Si un Inglaterra-Alemania siempre es un partido especial, su choque en octavos de final de la Eurocopa
este martes en Wembley (13 horas de Magallanes) también será un “partido del
miedo”, entre dos equipos para los que la eliminación supondría un gran
fracaso.
Jugando en casa, delante de más de 40.000 espectadores -se esperan
menos de 2.000 alemanes por las dificultades de desplazamiento por el
covid-, los ‘Three Lions’ cuentan con mayor presión.
Aunque los números son buenos -siete puntos en tres encuentros y cero
goles encajados- el balance de la fase de grupos de Inglaterra no es
del todo positivo, con solo dos goles anotados por un ataque que se
esperaba que fuera de los más peligrosos del torneo.
Pero entre un Harry Kane desaparecido y una línea ofensiva todavía a
medio gas, con pocos minutos para Jack Grealish, Jadon Sancho o Marcus
Rashford, la impaciencia aumenta en el público inglés.
Aunque la Federación Inglesa afirmó claramente que mantendría a
Gareth Southgate en el cargo termine como termine el duelo, una
eliminación, cuando las semifinales y la final también tendrán lugar en
Wembley, borraría todo el crédito obtenido con la semifinal del
Mundial-2018.
‘Agentes dobles’
En
este contexto más de preocupación que de entusiasmo, nada como un
enfrentamiento contra el máximo rival, Alemania, para volver a motivar a
todo el mundo.
Ambas selecciones cuentan con ‘agentes dobles’: Sancho y Jude
Bellingham juegan en la Bundesliga, mientras que Ilkay Gündogan, Kai
Havertz, Timo Werner y Antonio Rüdiger participan en la Premier League.

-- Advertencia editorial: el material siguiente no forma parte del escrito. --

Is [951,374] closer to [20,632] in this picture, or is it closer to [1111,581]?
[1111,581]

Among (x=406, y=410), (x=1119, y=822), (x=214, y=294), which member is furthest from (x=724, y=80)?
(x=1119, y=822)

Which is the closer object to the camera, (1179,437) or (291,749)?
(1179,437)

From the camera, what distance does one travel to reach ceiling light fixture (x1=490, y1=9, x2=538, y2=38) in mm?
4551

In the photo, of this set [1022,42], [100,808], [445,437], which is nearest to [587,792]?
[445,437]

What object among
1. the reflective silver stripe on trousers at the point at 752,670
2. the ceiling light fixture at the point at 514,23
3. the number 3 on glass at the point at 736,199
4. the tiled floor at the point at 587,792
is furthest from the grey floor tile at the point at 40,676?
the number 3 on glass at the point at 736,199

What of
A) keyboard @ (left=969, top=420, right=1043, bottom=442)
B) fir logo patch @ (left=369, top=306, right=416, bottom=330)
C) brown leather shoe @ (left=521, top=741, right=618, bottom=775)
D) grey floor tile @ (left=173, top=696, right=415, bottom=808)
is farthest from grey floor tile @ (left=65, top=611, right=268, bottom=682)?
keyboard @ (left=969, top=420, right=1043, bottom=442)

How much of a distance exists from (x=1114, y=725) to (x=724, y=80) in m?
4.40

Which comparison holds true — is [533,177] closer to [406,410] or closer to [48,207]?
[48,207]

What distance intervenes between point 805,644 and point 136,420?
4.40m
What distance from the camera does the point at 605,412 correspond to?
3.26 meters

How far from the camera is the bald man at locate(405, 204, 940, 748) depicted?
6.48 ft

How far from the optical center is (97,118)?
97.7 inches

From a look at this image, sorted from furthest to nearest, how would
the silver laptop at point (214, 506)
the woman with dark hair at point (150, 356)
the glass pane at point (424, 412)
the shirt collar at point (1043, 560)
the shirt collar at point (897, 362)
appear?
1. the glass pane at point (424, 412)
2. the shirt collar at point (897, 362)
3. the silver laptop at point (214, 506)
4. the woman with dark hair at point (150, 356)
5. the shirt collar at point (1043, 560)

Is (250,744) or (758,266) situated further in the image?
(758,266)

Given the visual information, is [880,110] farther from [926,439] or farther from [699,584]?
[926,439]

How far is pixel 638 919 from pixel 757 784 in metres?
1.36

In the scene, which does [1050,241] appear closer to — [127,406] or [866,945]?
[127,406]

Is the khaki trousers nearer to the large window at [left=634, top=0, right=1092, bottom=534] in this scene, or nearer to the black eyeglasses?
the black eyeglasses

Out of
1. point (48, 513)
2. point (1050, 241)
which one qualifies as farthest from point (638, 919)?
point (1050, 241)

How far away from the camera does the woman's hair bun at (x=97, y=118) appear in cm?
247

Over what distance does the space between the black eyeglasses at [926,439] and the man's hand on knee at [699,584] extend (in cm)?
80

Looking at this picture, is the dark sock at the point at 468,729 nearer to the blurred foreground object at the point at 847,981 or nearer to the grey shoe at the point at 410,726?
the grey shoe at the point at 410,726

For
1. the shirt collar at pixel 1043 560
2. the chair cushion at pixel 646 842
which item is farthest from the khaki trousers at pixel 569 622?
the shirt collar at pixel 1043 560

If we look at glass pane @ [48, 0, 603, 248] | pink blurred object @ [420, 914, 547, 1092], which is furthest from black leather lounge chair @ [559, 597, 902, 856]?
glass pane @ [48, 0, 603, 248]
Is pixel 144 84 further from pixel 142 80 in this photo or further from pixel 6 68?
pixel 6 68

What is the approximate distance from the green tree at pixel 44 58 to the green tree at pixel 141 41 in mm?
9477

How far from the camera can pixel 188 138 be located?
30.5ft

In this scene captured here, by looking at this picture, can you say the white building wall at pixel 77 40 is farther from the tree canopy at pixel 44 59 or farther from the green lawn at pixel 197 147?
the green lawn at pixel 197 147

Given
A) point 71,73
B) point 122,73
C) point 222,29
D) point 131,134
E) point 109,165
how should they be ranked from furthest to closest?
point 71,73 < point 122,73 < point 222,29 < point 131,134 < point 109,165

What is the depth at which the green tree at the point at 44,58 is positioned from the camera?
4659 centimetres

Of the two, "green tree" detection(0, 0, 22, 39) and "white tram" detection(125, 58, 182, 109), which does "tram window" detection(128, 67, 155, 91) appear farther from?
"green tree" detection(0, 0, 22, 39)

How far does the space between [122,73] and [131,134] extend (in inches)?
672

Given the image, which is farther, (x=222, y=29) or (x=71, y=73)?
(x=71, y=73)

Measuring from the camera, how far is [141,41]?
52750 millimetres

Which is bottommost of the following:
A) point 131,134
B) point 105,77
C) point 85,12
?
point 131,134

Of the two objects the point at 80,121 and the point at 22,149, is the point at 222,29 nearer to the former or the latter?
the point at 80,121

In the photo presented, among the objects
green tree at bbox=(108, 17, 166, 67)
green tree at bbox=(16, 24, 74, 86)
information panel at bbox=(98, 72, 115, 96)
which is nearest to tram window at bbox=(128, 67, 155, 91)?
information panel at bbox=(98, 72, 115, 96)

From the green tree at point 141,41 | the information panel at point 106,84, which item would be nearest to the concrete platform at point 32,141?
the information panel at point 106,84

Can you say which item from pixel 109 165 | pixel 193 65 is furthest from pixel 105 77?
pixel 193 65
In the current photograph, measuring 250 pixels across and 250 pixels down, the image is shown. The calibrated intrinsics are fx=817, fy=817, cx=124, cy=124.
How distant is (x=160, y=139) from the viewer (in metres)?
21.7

Jamal Musiala y Leroy Sané también disponen de un conocimiento íntimo
del fútbol inglés.
El balance histórico de los enfrentamientos en grandes torneos no
favorece a Inglaterra, pese a la final del Mundial-1966 conquistada en
el antiguo Wembley.
“Nosotros los jugadores no pensamos mucho realmente en la historia,
para nosotros lo que cuenta es ahora y aquí”, despejó el centrocampista
Jordan Henderson.
“Estamos concentrados en el reto que se nos presenta, en lo que
Alemania hace bien, en los factores que podemos explotar, en lo que
podemos hacer para dañarlos”, añadió.
La perspectiva de poner punto y final a la carrera de Joachim Löw como seleccionador no les desagrada.
Después
de 15 años en el puesto, cada partido puede ser el último para Löw y
una eliminación en octavos sería una salida poco honrosa, después de la
humillación del Mundial-2018, donde Alemania quedó apeada en la fase de
grupos.
“Así no llegaremos lejos”
Campeona del mundo cuatro veces y tricampeona de Europa, la ‘Mannschaft’ está condenada a apuntar alto.
“Hemos pasado una primera etapa, pero todavía no es lo que queremos”,
declaró el capitán, Manuel Neuer. “Queremos volver a jugar en Londres”
para las semis y la final.
La ambición de los futbolistas contrasta con el pesimismo de algunos comentarios.
“¡Hemos pasado, pero nadie sabe por qué!”, golpeaba el diario Bild al
día siguiente del pase a octavos, logrado frente a Hungría en el minuto
84 (2-2). La web Sportbuzzer advertía: “Así no llegaremos lejos”.
Si quiere apuntar más alto, Alemania tiene que resolver sus lagunas
defensivas, donde el sistema de tres centrales se ha demostrado poco
hermético, con cinco goles encajados ya.
Algunas antiguas glorias del fútbol germano piden también que se deje
la responsabilidad a los jugadores del Bayern de Múnich, con Joshua
Kimmich como centrocampista recuperador y Leon Goretzka como lanzador en
lugar de Ilkay Gündogan y Toni Kroos.
“Cometimos errores, pero demostramos mucho carácter, desde el punto
de vista mental fue formidable”, se consoló Löw tras el duelo contra
Hungría, elogiando la solidaridad y el ánimo de sus jugadores.
Pero hará falta más que eso para eliminar a una Inglaterra que no quiere faltar a su enésima cita con la historia.